EU/3/18/2015 - orphan designation for treatment of haemophilia A

Haemophilia A is an inherited bleeding disorder that is caused by the lack of factor VIII, which is one of the proteins involved in the blood coagulation (clotting) process. Patients with haemophilia A are prone to bleeding and bleed for a long time after injury or surgery. Bleeding can also happen within muscles or in the joints, such as the elbows, knees and ankles. This can lead to permanent injury if it happens repeatedly.

Haemophilia A is a debilitating disease that is life long and may be life threatening because bleeding can occur in the brain, spinal cord or gut.

At the time of designation, haemophilia A affected approximately 0.7 in 10,000 people in the European Union (EU). This was equivalent to a total of around 36,000 people^*, and is below the ceiling for orphan designation, which is 5 people in 10,000. This isbased on the information provided by the sponsor and the knowledge of the Committee for Orphan Medicinal Products (COMP).

^*Disclaimer: For the purpose of the designation, the number of patients affected by the condition is estimated and assessed on the basis of data from the European Union (EU 28), Norway, Iceland and Liechtenstein. This represents a population of 517,400,000 (Eurostat 2018).

At the time of designation, medicines containing factor VIII were authorised in the EU for the treatment of haemophilia A, to replace the missing protein. However, factor VIII medicines did not work in some patients with haemophilia A because the immune system (the body's natural defences) can produce 'inhibitors' (antibodies) against factor VIII which stop the factor VIII medicine from working.

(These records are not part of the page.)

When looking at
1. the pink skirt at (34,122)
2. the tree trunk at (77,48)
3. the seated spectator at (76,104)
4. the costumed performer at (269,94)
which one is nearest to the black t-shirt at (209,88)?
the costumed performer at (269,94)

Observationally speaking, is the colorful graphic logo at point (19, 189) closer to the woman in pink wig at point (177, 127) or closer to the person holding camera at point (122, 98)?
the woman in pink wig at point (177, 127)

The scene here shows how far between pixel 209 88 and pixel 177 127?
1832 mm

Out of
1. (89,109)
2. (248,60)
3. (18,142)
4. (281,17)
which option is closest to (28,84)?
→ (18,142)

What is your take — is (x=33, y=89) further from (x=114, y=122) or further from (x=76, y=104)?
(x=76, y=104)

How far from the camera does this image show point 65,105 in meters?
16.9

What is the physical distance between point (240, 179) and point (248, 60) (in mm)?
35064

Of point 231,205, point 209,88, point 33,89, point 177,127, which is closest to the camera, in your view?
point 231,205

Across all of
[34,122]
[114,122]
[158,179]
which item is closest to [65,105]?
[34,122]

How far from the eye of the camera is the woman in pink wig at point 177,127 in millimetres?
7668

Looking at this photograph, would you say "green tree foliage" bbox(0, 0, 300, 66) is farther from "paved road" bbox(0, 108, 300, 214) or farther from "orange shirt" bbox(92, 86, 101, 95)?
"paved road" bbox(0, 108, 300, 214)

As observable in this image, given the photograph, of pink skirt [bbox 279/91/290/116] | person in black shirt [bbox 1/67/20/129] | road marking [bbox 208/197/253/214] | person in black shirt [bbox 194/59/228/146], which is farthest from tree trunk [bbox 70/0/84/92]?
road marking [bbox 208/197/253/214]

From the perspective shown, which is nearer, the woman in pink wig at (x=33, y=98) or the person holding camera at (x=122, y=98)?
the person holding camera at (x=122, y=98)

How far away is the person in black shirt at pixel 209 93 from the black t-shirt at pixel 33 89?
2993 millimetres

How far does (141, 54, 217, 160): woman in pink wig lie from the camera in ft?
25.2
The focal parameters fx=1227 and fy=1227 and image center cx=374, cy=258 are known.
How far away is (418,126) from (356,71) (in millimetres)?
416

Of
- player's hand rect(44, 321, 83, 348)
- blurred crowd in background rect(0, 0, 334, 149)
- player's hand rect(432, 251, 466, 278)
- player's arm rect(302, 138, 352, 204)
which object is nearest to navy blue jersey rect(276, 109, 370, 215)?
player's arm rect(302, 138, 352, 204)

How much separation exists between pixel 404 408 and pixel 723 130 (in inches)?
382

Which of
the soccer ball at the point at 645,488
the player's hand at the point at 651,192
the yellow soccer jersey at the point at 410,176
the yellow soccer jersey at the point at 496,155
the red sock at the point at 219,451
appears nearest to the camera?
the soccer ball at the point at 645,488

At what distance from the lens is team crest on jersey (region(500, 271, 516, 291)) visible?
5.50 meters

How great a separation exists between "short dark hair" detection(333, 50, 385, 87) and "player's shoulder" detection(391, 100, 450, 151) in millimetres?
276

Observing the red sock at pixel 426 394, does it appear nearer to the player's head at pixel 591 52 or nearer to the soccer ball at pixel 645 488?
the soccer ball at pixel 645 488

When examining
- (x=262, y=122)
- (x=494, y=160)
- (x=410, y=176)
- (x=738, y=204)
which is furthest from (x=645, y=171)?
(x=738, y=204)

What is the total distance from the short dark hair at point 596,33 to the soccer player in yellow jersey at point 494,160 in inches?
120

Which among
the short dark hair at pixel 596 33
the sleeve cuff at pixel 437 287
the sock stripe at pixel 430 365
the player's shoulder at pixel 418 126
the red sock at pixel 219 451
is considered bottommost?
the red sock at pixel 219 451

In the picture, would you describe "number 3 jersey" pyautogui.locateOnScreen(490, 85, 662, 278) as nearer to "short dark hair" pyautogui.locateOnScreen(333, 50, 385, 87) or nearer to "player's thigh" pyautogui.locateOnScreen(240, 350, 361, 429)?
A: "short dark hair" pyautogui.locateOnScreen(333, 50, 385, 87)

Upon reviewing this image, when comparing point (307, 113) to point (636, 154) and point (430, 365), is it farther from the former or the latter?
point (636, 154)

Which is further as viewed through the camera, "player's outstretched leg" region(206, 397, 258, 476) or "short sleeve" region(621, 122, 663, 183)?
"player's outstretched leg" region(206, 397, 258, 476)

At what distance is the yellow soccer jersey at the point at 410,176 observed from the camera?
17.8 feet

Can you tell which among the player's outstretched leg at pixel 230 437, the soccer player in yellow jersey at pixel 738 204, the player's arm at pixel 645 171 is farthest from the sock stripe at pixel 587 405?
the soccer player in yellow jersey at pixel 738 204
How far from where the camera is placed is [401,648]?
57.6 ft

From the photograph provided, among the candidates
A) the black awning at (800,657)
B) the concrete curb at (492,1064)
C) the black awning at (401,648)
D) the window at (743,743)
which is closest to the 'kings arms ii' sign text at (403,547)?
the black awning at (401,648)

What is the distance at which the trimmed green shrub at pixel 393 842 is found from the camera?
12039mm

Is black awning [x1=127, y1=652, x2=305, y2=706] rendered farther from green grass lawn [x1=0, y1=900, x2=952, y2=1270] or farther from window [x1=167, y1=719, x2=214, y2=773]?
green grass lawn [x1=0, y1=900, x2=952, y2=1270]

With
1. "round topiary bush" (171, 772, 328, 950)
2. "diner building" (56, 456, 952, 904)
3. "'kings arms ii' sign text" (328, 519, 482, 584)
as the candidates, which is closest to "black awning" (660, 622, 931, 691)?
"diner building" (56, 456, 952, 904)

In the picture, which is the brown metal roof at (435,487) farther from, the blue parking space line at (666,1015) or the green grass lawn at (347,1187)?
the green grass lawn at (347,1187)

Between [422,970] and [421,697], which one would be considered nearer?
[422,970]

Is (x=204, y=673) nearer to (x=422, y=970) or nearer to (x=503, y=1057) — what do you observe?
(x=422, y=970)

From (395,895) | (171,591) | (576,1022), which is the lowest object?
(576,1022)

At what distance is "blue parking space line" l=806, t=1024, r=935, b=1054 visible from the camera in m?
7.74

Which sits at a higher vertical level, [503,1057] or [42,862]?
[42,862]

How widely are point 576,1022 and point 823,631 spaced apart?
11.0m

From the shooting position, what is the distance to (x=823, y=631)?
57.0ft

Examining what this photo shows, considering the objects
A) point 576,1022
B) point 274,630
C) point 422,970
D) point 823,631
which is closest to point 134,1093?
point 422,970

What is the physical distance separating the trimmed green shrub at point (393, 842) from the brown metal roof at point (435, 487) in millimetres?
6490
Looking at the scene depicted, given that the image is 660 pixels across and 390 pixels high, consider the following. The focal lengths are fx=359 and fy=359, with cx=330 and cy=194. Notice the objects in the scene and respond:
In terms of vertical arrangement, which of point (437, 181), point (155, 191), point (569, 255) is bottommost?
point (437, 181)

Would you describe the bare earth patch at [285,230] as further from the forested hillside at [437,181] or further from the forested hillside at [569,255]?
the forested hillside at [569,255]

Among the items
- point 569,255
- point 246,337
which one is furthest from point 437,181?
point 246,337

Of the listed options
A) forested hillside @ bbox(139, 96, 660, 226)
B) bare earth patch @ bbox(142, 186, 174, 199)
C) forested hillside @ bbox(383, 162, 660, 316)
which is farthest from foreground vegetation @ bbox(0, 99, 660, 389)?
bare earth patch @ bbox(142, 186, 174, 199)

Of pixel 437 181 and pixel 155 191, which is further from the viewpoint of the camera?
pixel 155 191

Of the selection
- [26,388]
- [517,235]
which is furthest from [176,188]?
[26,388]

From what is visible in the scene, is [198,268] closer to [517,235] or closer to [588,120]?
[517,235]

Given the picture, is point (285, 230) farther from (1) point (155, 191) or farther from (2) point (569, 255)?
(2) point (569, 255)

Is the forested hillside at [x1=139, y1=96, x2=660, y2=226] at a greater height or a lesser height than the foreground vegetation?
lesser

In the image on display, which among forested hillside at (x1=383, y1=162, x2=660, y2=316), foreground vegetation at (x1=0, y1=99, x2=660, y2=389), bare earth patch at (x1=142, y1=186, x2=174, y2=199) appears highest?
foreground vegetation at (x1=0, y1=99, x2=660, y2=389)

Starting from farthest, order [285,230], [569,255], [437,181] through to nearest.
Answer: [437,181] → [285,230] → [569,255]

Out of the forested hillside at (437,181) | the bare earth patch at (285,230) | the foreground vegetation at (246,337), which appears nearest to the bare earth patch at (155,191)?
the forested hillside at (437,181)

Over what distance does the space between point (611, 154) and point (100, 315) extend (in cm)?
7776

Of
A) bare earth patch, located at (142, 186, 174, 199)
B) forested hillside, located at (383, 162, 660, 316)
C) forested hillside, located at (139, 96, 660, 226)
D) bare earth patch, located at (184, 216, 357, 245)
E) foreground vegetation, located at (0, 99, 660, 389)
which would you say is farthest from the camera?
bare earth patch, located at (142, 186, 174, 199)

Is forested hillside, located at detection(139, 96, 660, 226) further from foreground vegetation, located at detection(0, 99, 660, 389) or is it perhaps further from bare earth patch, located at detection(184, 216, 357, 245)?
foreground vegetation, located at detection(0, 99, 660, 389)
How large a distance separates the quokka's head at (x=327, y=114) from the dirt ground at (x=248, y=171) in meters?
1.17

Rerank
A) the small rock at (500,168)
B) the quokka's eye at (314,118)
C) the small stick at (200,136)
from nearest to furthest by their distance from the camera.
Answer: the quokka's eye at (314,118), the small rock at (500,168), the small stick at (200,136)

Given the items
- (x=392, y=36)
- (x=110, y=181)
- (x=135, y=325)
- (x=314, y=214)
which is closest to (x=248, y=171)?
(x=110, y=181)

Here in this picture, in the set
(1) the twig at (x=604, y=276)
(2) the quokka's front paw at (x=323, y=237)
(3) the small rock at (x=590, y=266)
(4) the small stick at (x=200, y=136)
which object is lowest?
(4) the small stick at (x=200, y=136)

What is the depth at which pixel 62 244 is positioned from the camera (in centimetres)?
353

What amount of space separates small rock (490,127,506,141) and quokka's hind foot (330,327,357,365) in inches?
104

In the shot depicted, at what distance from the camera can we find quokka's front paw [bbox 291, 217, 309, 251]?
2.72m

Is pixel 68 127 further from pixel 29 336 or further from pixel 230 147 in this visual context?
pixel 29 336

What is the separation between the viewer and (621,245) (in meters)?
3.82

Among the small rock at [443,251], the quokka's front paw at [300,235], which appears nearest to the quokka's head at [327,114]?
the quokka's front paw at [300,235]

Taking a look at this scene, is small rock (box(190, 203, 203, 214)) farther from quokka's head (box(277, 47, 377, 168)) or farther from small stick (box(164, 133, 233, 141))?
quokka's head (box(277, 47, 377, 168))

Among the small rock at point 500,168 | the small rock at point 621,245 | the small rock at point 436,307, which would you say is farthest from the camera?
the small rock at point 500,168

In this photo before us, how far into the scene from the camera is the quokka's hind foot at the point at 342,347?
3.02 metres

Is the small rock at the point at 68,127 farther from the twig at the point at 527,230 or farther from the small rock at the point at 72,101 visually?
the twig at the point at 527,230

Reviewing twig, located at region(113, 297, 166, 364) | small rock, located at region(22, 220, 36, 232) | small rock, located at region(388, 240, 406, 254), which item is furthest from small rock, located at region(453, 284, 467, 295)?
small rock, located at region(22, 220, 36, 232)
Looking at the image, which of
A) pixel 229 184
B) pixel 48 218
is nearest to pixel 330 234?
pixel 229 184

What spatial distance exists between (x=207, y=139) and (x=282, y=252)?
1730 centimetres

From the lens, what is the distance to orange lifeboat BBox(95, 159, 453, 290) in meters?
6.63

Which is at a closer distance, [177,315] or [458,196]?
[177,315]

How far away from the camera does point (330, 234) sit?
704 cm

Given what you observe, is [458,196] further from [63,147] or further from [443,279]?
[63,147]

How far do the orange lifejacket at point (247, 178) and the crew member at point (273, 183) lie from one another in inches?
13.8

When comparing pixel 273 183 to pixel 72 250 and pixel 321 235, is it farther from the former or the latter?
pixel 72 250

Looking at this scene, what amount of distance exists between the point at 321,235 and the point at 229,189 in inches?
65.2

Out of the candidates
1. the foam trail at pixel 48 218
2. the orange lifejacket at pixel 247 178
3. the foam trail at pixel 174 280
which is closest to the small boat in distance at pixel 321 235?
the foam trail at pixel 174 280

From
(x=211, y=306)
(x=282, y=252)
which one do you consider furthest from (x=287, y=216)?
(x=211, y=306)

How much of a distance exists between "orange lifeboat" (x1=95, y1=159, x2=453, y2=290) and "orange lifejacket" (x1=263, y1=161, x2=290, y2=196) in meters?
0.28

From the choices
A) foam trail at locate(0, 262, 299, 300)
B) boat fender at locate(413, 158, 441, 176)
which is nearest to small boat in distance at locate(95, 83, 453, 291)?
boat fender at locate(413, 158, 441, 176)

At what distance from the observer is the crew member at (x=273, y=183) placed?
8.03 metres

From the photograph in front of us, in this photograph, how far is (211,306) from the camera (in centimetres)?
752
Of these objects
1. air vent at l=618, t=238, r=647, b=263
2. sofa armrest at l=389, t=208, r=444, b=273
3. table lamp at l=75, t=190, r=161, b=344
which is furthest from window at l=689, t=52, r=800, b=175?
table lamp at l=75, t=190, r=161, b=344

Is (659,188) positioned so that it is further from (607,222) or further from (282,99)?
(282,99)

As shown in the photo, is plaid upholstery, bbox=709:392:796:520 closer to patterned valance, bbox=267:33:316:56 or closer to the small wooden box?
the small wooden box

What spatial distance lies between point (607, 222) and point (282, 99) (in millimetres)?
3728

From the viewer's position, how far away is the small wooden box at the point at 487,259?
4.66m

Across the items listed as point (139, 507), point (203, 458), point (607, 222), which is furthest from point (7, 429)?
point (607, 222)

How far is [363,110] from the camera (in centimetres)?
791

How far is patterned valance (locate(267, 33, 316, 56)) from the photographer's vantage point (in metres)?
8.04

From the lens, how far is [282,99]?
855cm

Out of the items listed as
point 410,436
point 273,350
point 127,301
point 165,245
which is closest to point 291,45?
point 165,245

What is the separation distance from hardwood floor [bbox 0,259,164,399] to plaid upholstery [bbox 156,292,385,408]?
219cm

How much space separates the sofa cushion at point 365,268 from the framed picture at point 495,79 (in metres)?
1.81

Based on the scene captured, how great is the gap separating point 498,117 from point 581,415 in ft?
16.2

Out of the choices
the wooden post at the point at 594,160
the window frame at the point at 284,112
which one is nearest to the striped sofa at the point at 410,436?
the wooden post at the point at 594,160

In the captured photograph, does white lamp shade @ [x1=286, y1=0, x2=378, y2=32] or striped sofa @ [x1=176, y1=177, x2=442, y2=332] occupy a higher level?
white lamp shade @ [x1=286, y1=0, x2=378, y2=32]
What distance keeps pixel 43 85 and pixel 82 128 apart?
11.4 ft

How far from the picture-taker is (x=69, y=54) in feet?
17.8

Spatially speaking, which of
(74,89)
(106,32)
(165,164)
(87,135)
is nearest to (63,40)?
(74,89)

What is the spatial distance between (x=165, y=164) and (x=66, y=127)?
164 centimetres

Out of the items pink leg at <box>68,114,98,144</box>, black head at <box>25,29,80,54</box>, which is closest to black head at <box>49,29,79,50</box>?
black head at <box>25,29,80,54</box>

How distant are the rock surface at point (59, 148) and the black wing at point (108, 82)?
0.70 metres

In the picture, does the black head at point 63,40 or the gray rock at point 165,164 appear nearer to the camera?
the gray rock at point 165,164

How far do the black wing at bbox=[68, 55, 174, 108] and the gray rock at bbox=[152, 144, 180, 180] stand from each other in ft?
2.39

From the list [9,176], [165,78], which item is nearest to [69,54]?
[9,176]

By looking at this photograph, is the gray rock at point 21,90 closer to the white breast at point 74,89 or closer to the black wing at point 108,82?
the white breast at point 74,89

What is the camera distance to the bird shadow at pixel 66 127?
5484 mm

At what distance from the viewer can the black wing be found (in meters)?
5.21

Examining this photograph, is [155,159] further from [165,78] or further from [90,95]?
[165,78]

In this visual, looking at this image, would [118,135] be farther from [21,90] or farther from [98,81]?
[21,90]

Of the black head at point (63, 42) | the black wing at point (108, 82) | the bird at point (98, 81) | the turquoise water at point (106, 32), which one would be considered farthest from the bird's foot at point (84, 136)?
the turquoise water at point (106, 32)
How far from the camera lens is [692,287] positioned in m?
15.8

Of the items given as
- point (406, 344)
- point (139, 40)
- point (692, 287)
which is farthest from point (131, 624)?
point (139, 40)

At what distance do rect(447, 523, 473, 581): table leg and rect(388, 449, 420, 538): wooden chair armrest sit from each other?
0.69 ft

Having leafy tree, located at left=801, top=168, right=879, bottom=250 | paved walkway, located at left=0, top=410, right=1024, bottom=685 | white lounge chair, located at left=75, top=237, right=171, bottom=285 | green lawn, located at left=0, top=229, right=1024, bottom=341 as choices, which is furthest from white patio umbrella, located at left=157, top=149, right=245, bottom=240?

In these cases, other treatments needed to be used, such as factor VIIa (the activated form of factor VII, another protein involved in blood clotting), either alone or as part of a combination treatment.

The sponsor has provided sufficient information to show that the medicine might be of significant benefit for patients with haemophilia A because laboratory studies indicate that it can restore normal levels of factor VIII circulating in the blood and reduce blood loss after a single dose of the medicine. As a result, patients may not need or may need less frequent treatment with factor VIII medicines.

This assumption will need to be confirmed at the time of marketing authorisation, in order to maintain the orphan status.

In patients with haemophilia A, the gene for producing factor VIII is defective, which stops them making factor VIII.

This medicine is made of a virus that contains copies of the gene responsible for producing factor VIII. When injected into the patient's vein, it is expected that the virus will be carried to the liver where the gene will be taken up into the patient's liver cells and start producing factor VIII. It is expected that a single dose of the medicine will maintain raised levels of factor VIII for a long time thereby reducing bleeding.

The type of virus used in this medicine ('adeno-associated virus') does not cause disease in humans.

The effects of this medicine have been evaluated in experimental models.

At the time of submission of the application for orphan designation, a clinical trial with the medicine in patients with haemophilia A was ongoing.

At the time of submission, the medicine was not authorised anywhere in the EU for haemophilia A. Orphan designation of the medicine had been granted in the United States for this condition.

In accordance with Regulation (EC) No 141/2000 of 16 December 1999, the COMP adopted a positive opinion on 19 April 2018 recommending the granting of this designation.

• the seriousness of the condition;
• the existence of alternative methods of diagnosis, prevention or treatment;
• either the rarity of the condition (affecting not more than 5 in 10,000 people in the EU) or insufficient returns on investment.

Designated orphan medicinal products are products that are still under investigation and are considered for orphan designation on the basis of potential activity. An orphan designation is not a marketing authorisation. As a consequence, demonstration of quality, safety and efficacy is necessary before a product can be granted a marketing authorisation.